News from the “Morning Advertiser” that Charles Wells pub company are to open a speciality beer pub in their home town of Bedford made me think about the big brewery business model.

In a period when small producers and local produce are cool, and big brands just aren’t, more and more of those big brands will want a piece of the smaller ones. In the past, they’d have taken over smaller brands, incorporated them, and eventually done away with them altogether. Now, it makes more sense to keep them intact, but at arms length.

McDonalds aren’t hiding the fact that they own a share of Pret a Manger, the posh high street sandwich chain (itself now also a big brand). They just don’t publicise it much. It’s insurance for them in case the bottom falls out of the little brown beef pattie market, and also protects them from accusations of being low-class, or peddlers of only unhealthy food. They’re hedging their bets.

Charles Wells Pub Company, a part of the growing Wells and Youngs’ empire, are helping the parent company to cover itself here, too.
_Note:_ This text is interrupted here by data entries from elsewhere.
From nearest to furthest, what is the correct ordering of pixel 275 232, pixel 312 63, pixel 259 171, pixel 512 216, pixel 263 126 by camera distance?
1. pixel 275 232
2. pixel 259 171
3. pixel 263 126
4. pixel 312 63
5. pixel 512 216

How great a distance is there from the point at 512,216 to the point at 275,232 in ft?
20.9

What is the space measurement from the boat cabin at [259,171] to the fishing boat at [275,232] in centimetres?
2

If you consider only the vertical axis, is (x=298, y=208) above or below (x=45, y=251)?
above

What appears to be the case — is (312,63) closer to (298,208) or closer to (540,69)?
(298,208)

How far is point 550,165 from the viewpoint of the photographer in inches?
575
People can’t accuse it of crushing competition, or reducing variety if it keeps opening pubs selling boutique beers – beers, of course, which don’t directly challenge it in the marketplace.

Market forces might be working out in the favour of the British drinker: if customers want choice and the products of smaller breweries, the big breweries are going to get in on the act and help out.

3 replies on “Big brewers supporting small ones”

The best example in the UK of a big brewco owning a small craft brewery is Coors-Molson’s Museum Brewery in Burton, now renamed Worthington White Shield, I think.

They brew a number of excellent beers, including bottled White Shield itself.